The consistency of chemical clocks among coeval stars

TL;DR

This study tests the effectiveness of chemical clocks in determining coeval stars within wide binaries, providing evidence that these ratios are more consistent among coeval pairs and can improve chemical tagging methods.

Contribution

The paper demonstrates that chemical clock ratios are more consistent among wide binary components than traditional abundance ratios, supporting their use in age dating and chemical tagging.

Findings

Chemical clocks are more consistent among wide binary components than [X/Fe] ratios.

Wide binary components show higher chemical similarity than random pairs.

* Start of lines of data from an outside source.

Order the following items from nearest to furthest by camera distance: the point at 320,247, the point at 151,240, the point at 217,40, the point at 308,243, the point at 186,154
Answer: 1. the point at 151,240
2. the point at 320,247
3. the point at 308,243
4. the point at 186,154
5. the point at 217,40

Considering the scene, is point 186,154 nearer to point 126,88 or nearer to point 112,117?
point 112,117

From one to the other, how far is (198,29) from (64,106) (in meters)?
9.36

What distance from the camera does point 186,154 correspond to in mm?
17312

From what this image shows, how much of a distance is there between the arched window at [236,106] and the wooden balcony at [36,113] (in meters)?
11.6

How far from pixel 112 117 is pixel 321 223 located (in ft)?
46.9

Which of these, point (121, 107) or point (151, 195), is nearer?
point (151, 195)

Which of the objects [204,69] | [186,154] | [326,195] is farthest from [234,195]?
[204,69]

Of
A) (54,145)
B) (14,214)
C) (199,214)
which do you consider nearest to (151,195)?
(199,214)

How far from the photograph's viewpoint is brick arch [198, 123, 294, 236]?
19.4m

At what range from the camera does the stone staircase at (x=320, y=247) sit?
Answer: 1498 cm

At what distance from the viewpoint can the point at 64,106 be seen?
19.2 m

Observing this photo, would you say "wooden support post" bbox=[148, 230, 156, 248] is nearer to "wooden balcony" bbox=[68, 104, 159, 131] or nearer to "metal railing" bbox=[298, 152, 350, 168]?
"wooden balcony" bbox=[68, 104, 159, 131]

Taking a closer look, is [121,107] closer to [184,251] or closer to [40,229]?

Chemical clocks may reliably indicate coeval stars even when individual abundances vary.

Abstract

The abundance ratios of some chemical species have been found to correlate with stellar age, leading to the possibility of using stellar atmospheric abundances as stellar age indicators. These chemical clocks have been calibrated with solar-twins, open clusters and red giants, but it remains to be seen whether they can be effective at identifying coeval stars in a field population that spans a broad parameter space (i.e., the promise of chemical tagging). Since the components of wide binaries are known to be stars of common origins, they constitute ideal laboratories for testing the usefulness of chemical clocks for the age dating of field stars. We determined the abundances of a new sample of 5 binaries and collected data for other 31 systems from the literature in order to test the applicability of chemical clocks. We recover the well known result that the components of wide binaries have more consistent chemistry than that of random pairs. However, we also show for the first time that abundance ratios designed as chemical clocks are even more consistent among the components of wide binaries than their [X/Fe] ratios. Not only that, but the special case of the pair HIP 34426/HIP 34407 may indicate that chemical clocks are consistent for coeval stars even when the individual abundances are not. If the assumption that chemical clocks are reliable age indicators is correct, this would constitute first quantitative, statistically significant evidence that the components of wide binaries in the Galactic field are indeed coeval, validating a large body of published work that relies on that to be the case. Moreover, our results provide strong evidence that chemical clocks indeed carry important information about stellar birthplaces and chemical evolution, and thus we propose that including them in chemical tagging efforts may facilitate the identification of nowadays dissolved stellar groups.